Because controlling partners will often use the threat of suicide to manipulate their partners, Richards’s risk-assessment model includes a question about whether the partner has been experiencing suicidal ideation. Authorities in the US also have such tools to help them identify whether suicide is a potential risk. This is a highly important concern, in part because suicidal partners far too often take other lives with them, for example in acts of family annihilation or mass shootings that have been linked to domestic violence. Authorities who’ve been properly trained to recognize the signs of controlling or violent relationships should ideally know when to treat suicide as a probable outcome in a case, and have the resources to respond accordingly.
“For me, these cases are preventable,” Richards told me. “And I’ve been saying that for 25 years, that the risk markers are all there. The warning signs — it’s just, for me, it’s very easy [to see]. And I say it’s easy for me because I’ve done the work and I’ve created toolkits for lots of people, so they ask the right questions. And that’s all you need to do is ask the right questions and know what the answers mean.”
These cases are opportunities for change
So are there specific changes law enforcement could implement that might allow authorities to ask the right questions in cases like Petito’s? Yes and no. “It’s hard to base change on just one case,” Pizarro told me. She cautioned against a one-size-fits-all approach to criminology in the wake of the Gabby Petito case.
“We want to look at patterns across different cases and predict the characteristics of victims,” she said. “The context may vary.”
Still, there are some key considerations we can draw from the Petito case — and they boil down to more training, more empathy, and more awareness of what’s at stake. “There’s a lot of resistance still to this day to responding to domestic violence calls,” Dragiewicz observed. “A lot of police think that ‘this really shouldn’t be my job.’”
Richards described what often happens to experienced police officers as “battle fatigue” — sometimes officials have seen so much that cases can lose their individuality and sense of urgency. “It’s normally the really basic things that just aren’t done” in an investigation, she said. “They get an empathy deficit and compassion deficit and it’s women who pay the price, unfortunately.”

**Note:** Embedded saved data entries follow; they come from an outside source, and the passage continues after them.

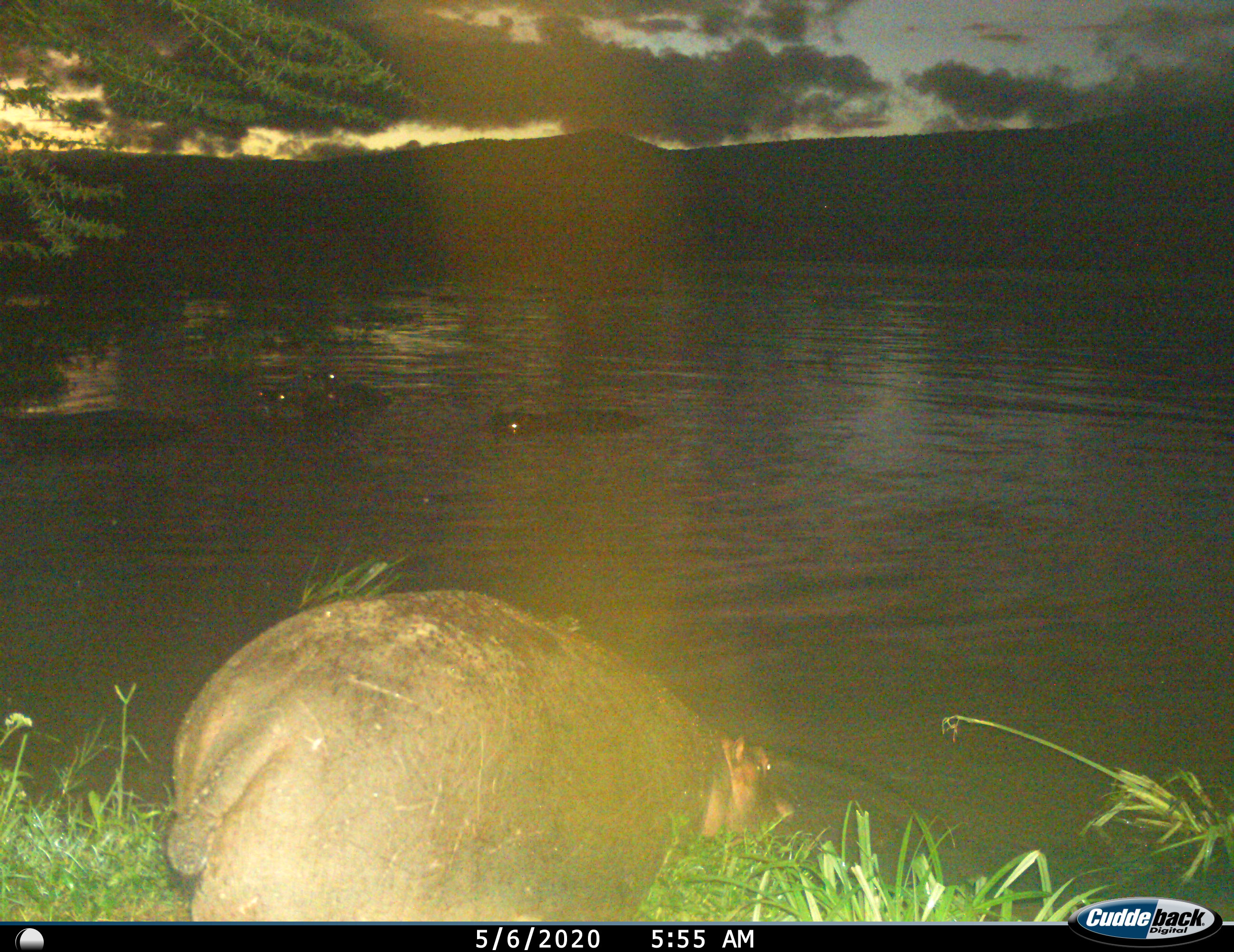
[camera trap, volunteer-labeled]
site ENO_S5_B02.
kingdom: Animalia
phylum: Chordata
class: Mammalia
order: Artiodactyla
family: Hippopotamidae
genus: Hippopotamus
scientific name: Hippopotamus amphibius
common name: hippopotamus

Richards had no illusions about the power dynamics involved in these conversations, either. “There’s always good people” in the police force, she said, “but also, the power that the badge and the gun hold attracts more than your fair share of bad apples.”
While it’s true that no amount of training can fully counteract police corruption or systemic misogyny or racism, it’s also true that change is happening. It’s difficult to mandate specific levels of training because every state is different, as Pizarro cautioned. But she also highlighted that many law enforcement officials want to improve. “What we have found, particularly with our partners in our six states,” Pizarro said, “is that they take this issue very seriously and they are partnering with us because they want to learn how they can do a better job.”
“The bigger picture is that we should want to prevent these murders and to keep women and children safe,” Richards echoed. “There’s nothing more noble than that.”